Les clients seront invités à se restaurer au cœur de l’épicerie fine au centre de laquelle sera installé un imposant comptoir circulaire délimitant deux zones à l’intérieur desquelles les repas seront servis. « La clientèle extérieure pourra également y faire ses courses, précise Nicolas Conraux. Notre gamme sera constituée de produits bretons pour répondre aux attentes de la clientèle de passage et de produits « étrangers » sourcés en France mais également au-delà (des produits japonais par exemple) pour satisfaire la clientèle locale très présente dans l’établissement. »

Venues d’ailleurs – Si l’épicerie fine italienne est particulièrement bien représentée sur l’ensemble du territoire, on ne peut pas en dire autant pour tous les pays. Et pourtant, au fil des créations, c’est une tendance qui tend à s’affirmer, davantage dans les grandes métropoles où le brassage des populations favorise les besoins de découvertes. Nous vous avions déjà présenté dans nos pages, différents concepts comme Dar Babouya qui, à Paris (rue de Charenton dans le 12e) s’est spécialisé dans les beaux produits d’Afrique du Nord : alimentation et arts de la table, mais il y en a beaucoup d’autres. Citons « Miam In Belgium » au Cap d’Agde, Workshop Isse pour le Japon et Affären pour la Suède à Paris et nombre d’épiceries russes entre Nice et Cannes, plus ou moins fines il est vrai !

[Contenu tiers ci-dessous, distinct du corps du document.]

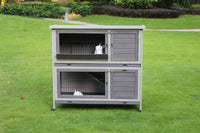 Thumbnail for YES4PETS 110cm XL Double Storey Rabbit Hutch Guinea Pig Cage , Ferret Cat cage W Wheel & Pull Out Tray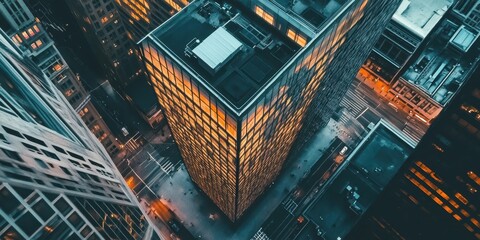 Aerial view of a skyscraper reflecting city lights at dusk.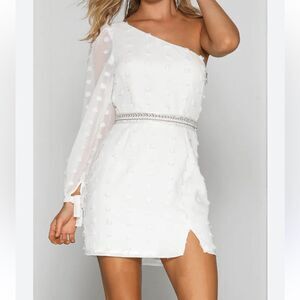 Runaway the Label White Alira One Shoulder Long Sleeve mini Dress | S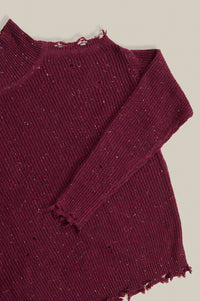 1364- Dark Burgundy Turtleneck Speckled Sweater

La dernière ambassade gourmande et raffinée à avoir ouvert ses portes à Paris (La Caravelle des Saveurs) est dédiée au meilleur du Portugal. Située rue du Faubourg-Saint-Martin (10e), on y trouve d’excellents produits avec notamment une impressionnante sélection de boîtes de sardines aux couleurs attrayantes, de l’huile d’olive vierge-extra bio et divers produits sélectionnés avec goût. L’adresse dispose enfin d’une table qui permet de se restaurer d’une tartine ou d’un sandwich… Encore un clin d’œil à la petite restauration qui décidément, semble être l’une des tendances fortes de l’épicerie fine en cette rentrée 2015.